More Suckenie Information

Hi all and Belinda especially,

Got a nifty little doctoral thesis in on ILL — Bezeichnungen Für FrauenKleidungsstücke Und Kleiderschmuck Im MittelNeiderDeutschen, Zugleich Ein Betrag Zur Kostümkunde by Gudrun Lindskog-Wallenburg.  This book quotes literary sources, inventories and sumptuary laws to date names of types of clothing in Middle Lower German. This mostly covers medieval to renaissance words.

I wanted to post what this article had to say about the suckenie. It starts by talking about the 16th century terms in Northern Germany of assuke and suken, used from 1582 to about 1618. These were women’s outer clothes of wool, generally furred, made of a fine wool called saie (saye in English?), and possibly decorated with velvet and silk – similar to a German schaube of the period. Further there are 16th century period woodcuts with the article of clothing identified with word and picture.
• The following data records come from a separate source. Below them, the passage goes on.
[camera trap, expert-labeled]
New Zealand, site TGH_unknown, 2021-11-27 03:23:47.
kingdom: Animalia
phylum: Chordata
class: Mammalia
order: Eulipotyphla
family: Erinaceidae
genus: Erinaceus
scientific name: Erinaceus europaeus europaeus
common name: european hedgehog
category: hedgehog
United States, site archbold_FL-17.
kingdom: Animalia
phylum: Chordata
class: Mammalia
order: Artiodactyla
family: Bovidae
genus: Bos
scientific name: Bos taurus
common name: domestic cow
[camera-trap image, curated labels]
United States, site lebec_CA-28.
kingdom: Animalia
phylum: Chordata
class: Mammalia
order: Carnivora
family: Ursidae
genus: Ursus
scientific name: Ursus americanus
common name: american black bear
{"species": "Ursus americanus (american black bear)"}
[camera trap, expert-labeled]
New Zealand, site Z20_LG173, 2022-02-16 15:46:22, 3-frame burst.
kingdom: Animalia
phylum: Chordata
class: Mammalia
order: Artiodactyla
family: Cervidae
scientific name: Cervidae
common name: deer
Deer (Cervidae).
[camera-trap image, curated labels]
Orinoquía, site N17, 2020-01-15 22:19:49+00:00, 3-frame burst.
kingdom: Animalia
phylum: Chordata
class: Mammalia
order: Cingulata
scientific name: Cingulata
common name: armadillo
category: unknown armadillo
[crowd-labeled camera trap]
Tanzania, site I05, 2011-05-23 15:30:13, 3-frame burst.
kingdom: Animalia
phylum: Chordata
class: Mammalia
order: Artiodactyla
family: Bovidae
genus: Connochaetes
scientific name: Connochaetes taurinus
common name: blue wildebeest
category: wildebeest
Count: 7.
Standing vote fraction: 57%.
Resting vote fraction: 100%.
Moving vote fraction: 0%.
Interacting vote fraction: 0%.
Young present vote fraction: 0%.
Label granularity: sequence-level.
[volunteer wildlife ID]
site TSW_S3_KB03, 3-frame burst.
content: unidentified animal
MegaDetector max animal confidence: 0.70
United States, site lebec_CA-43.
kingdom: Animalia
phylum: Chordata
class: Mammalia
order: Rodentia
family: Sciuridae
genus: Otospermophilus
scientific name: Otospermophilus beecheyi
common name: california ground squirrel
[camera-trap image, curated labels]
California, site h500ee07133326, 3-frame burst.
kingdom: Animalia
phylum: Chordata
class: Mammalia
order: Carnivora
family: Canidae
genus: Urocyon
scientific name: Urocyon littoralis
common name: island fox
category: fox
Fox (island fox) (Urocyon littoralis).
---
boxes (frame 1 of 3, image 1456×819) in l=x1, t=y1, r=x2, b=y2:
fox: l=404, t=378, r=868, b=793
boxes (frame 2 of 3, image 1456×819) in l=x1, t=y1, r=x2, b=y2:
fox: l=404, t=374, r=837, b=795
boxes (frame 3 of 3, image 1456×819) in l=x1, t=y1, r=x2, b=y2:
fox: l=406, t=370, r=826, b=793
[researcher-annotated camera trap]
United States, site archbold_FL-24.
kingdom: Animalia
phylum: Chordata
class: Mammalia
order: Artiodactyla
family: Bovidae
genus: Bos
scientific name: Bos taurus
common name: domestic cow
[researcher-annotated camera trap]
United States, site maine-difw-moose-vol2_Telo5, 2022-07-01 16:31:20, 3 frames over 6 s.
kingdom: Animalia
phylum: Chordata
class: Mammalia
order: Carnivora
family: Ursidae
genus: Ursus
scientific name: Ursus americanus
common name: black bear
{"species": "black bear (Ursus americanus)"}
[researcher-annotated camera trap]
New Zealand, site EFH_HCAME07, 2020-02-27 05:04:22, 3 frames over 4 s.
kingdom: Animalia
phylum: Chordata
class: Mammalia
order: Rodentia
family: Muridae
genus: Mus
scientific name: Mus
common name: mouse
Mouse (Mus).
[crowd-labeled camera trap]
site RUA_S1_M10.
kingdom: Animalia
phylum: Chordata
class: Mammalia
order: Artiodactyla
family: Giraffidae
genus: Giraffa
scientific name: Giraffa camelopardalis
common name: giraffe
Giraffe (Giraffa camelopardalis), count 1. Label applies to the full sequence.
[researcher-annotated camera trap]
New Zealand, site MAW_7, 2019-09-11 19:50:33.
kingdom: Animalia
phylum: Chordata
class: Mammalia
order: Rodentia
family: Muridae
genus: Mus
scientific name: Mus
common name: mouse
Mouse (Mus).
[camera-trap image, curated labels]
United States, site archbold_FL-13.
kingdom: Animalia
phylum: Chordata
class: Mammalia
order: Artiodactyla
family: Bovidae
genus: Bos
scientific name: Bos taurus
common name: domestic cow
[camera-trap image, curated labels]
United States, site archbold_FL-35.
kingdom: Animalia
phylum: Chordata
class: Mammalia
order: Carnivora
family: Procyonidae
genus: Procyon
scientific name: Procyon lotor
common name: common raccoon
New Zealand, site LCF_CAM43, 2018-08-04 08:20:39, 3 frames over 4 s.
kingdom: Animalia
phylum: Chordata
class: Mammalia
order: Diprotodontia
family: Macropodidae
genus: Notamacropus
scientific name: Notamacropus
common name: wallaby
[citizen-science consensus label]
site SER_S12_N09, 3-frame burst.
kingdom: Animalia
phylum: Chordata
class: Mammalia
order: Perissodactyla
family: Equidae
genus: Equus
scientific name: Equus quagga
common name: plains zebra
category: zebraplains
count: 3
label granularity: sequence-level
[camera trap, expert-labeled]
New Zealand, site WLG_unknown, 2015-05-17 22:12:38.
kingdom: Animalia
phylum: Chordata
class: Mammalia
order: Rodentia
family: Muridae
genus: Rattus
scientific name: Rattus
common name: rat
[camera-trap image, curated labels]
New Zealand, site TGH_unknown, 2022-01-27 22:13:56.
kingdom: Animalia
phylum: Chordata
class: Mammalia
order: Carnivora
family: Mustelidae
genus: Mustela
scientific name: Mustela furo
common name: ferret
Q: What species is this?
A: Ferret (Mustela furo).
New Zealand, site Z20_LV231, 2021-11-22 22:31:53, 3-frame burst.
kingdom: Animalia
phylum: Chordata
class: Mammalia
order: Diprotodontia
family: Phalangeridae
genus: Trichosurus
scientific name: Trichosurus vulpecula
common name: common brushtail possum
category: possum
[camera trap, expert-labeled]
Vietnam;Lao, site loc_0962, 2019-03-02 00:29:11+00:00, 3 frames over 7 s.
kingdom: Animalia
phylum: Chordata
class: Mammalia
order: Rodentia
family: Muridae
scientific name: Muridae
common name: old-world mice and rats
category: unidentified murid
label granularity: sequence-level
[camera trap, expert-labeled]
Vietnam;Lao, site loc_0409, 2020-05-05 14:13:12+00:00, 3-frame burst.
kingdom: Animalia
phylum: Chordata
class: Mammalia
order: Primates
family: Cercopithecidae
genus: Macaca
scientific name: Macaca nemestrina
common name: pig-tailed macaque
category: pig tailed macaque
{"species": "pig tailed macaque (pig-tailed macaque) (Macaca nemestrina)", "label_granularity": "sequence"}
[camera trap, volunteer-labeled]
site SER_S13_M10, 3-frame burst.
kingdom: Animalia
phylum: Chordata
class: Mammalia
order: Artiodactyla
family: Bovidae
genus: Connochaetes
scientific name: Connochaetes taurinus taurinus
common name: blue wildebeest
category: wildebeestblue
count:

Okay, you ask, what does this have to do with the suckenie?

The author goes on to say the name for these articles of clothing developed from the word suckenie (in French souquenie, sorquanie), which were taken from possibly the Polish word suknia or the Bohemian word sukne, which were all from the Slavic word we have already discussed – sukno for “wool cloth, wool clothing”. Also mentioned is a reference to the word showing up in the 1177 German text “Graf Rudolf”, as well as cross references to Goddard’s work. The footnote to this paragraph refers to the book Le costume. manual d’archéologie française depuis les temps merovingiens jusqu’a la renaissance, Paris, 1916, by Camille Enlart – who defines the suckenie as an overgarment worn by both sexes in the 13th century.

What I find most interesting is that the discussion goes further to say that the word developed into ‘cassock’, ‘casaque’, ‘husseke’ and ‘housse’, all of which can be thought of as a type of warm garment. Of course, there are plenty of examples where a textile/clothing word meant something completely different from its original meaning, so this may not help, but it may be an interesting piece of the puzzle of the suckenie.